Integrating with Persona Framework

To integrate GGUFSolver with the OVOS Persona Framework and pass solver configurations, follow these examples.

Each example demonstrates how to define a persona configuration file with specific settings for different models or configurations.

To use any of these configurations, run the OVOS Persona Server with the desired configuration file:

$ ovos-persona-server --persona gguf_persona_remote.json

Replace gguf_persona_remote.json with the filename of the configuration you wish to use.

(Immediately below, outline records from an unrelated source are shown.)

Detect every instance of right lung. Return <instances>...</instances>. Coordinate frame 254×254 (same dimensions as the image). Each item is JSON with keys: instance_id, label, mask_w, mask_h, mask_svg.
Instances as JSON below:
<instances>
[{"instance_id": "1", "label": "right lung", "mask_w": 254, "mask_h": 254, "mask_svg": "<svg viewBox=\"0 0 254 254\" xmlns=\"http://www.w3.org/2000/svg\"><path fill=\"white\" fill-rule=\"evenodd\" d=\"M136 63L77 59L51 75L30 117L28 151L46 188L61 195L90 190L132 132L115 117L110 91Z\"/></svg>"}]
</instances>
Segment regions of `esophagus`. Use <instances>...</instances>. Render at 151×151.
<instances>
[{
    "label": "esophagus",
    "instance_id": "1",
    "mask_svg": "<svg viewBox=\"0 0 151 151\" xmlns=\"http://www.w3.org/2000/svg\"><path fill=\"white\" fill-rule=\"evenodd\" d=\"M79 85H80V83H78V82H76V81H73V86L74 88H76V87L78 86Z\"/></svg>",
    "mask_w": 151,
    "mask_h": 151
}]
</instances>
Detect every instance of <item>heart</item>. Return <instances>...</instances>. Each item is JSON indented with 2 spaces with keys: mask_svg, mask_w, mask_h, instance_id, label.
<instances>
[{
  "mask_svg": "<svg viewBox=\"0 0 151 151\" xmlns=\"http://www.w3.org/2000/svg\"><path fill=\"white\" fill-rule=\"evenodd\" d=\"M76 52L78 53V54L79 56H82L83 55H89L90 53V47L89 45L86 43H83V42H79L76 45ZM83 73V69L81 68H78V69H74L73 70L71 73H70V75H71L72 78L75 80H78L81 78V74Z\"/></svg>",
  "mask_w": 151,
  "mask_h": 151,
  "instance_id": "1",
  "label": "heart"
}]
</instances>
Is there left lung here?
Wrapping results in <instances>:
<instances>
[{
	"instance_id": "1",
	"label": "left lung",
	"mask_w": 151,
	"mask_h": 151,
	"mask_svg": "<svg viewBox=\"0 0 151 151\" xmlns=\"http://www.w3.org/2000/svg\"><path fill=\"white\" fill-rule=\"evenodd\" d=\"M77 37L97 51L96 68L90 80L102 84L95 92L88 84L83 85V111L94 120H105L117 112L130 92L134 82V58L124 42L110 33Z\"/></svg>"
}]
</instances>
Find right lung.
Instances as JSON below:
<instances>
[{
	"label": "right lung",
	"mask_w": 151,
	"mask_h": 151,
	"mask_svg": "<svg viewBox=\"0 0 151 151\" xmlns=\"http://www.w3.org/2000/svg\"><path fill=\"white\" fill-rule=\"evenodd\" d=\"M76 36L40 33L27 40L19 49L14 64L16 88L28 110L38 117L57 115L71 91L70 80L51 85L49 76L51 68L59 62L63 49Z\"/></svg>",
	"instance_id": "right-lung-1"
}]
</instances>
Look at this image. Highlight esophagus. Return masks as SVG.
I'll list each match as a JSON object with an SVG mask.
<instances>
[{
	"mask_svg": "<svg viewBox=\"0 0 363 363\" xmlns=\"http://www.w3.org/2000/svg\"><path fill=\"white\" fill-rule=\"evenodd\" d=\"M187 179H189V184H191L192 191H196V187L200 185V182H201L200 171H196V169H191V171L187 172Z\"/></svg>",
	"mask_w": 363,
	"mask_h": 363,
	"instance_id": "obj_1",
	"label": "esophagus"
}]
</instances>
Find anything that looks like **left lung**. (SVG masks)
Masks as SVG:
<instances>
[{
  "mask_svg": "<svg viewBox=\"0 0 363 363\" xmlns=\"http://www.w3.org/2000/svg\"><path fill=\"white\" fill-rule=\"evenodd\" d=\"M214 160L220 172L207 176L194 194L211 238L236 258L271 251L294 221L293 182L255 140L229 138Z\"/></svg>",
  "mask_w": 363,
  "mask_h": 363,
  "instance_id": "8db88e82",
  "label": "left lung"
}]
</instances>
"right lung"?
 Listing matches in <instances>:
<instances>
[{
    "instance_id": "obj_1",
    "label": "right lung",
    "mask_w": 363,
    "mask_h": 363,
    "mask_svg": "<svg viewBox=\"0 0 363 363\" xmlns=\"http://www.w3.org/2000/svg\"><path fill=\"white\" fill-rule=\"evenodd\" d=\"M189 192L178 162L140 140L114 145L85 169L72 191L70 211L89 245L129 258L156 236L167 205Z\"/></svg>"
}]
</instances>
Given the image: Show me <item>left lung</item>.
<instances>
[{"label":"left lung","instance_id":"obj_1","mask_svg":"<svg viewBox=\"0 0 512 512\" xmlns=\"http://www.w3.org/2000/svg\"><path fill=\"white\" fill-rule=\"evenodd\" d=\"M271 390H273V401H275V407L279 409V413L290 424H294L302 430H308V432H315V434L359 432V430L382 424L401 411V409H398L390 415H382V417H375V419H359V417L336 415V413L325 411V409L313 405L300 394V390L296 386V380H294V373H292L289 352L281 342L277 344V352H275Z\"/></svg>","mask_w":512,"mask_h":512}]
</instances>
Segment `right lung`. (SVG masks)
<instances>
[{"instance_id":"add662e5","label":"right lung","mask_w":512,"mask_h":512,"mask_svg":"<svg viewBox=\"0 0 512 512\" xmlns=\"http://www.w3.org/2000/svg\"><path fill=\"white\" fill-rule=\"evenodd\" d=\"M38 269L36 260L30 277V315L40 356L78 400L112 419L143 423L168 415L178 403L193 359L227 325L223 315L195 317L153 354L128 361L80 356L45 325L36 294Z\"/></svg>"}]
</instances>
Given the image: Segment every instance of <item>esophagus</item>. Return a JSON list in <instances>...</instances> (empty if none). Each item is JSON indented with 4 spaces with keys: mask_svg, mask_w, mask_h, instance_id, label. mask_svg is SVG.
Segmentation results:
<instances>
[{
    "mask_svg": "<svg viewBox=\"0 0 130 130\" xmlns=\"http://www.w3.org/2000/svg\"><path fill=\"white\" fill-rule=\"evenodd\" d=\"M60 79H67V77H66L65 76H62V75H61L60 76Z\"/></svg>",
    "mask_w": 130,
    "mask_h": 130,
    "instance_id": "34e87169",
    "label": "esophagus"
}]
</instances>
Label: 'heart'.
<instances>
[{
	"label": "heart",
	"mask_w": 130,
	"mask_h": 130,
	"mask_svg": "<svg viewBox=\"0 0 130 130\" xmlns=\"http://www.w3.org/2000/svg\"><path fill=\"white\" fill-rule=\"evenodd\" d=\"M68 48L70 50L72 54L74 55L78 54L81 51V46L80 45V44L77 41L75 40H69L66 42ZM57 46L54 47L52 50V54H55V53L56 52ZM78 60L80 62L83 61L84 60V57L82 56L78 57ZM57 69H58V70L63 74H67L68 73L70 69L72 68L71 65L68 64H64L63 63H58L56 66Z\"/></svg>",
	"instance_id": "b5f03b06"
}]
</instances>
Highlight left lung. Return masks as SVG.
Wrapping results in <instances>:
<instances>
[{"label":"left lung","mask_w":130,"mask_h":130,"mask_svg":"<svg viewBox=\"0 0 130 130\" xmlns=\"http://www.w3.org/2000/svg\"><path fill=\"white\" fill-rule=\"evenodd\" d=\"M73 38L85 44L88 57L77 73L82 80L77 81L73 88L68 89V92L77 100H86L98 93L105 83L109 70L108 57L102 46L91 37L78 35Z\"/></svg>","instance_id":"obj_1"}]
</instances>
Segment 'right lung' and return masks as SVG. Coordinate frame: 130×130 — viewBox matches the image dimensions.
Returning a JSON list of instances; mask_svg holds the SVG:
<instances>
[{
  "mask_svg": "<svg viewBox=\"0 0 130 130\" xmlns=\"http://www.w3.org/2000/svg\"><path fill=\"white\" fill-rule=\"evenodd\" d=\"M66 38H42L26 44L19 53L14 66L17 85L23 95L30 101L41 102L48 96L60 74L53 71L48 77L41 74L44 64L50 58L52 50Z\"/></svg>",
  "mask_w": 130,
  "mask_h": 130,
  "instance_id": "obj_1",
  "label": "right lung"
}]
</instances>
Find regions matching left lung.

Example 1: Using a Remote GGUF Model

This example shows how to configure the GGUFSolver to use a remote GGUF model with a specific persona.

gguf_persona_remote.json:

{
  "name": "Notus",
  "solvers": [
    "ovos-solver-gguf-plugin"
  ],
  "ovos-solver-gguf-plugin": {
    "model": "TheBloke/notus-7B-v1-GGUF",
    "remote_filename": "*Q4_K_M.gguf",
    "persona": "You are an advanced assistant providing detailed and accurate information.",
    "verbose": true
  }
}

In this configuration:

  • ovos-solver-gguf-plugin is set to use a remote GGUF model TheBloke/notus-7B-v1-GGUF with the specified filename.
  • The persona is configured to provide detailed and accurate information.
  • verbose is set to true for detailed logging.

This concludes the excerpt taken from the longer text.